▶ **Data for the task**
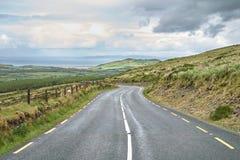 导致有海滩口岸和山的一个镇的路的遥远的看法 美好的风景和领域 爱尔兰凯利环形 免版税库存图片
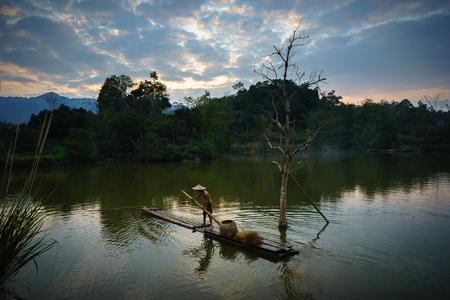 Local fisher man use fish net catch fish in lake in Hoa Binh province, Vietnam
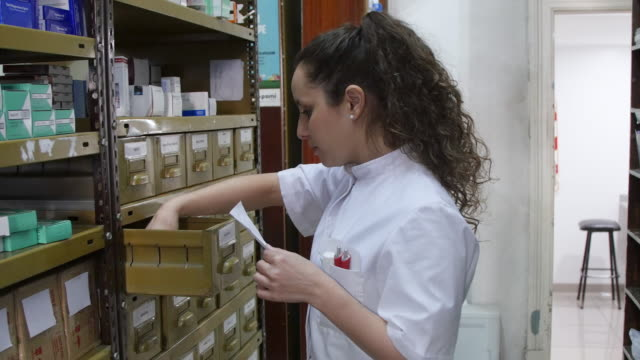 chemist checking medicines in drawers at pharmacy - rack stock videos & royalty-free footage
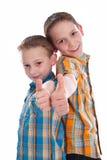 Niños pequeños - hermanos - aislados con los pulgares para arriba. Fotos de archivo libres de regalías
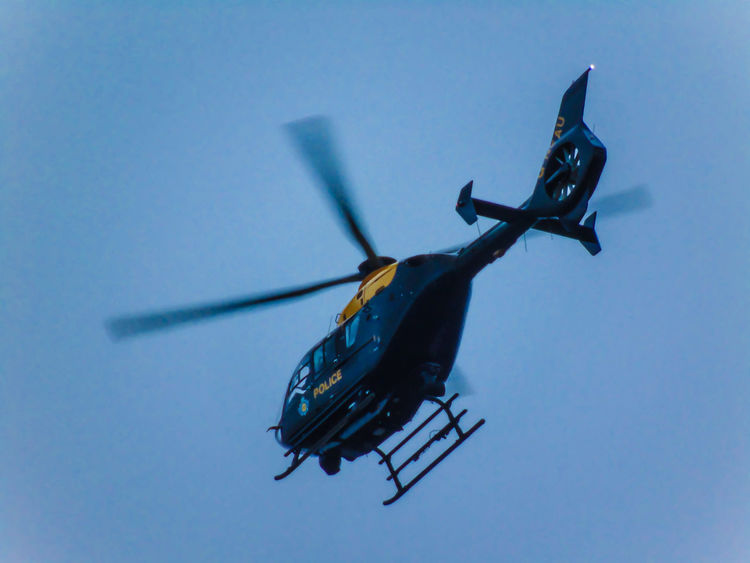 Air Vehicle Blue Clear Sky Close-up Day Flying Helicopter Low Angle View Mode Of Transport Outdoors Sky Technology Transportation Police Police Force Police Helicopter Police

▶ **Task**
Transcribe the records above exactly, leaving out every picture.

▶ **Problem solution**
 导致有海滩口岸和山的一个镇的路的遥远的看法 美好的风景和领域 爱尔兰凯利环形 免版税库存图片
 Local fisher man use fish net catch fish in lake in Hoa Binh province, Vietnam
 chemist checking medicines in drawers at pharmacy - rack stock videos & royalty-free footage
 Niños pequeños - hermanos - aislados con los pulgares para arriba. Fotos de archivo libres de regalías
 Air Vehicle Blue Clear Sky Close-up Day Flying Helicopter Low Angle View Mode Of Transport Outdoors Sky Technology Transportation Police Police Force Police Helicopter Police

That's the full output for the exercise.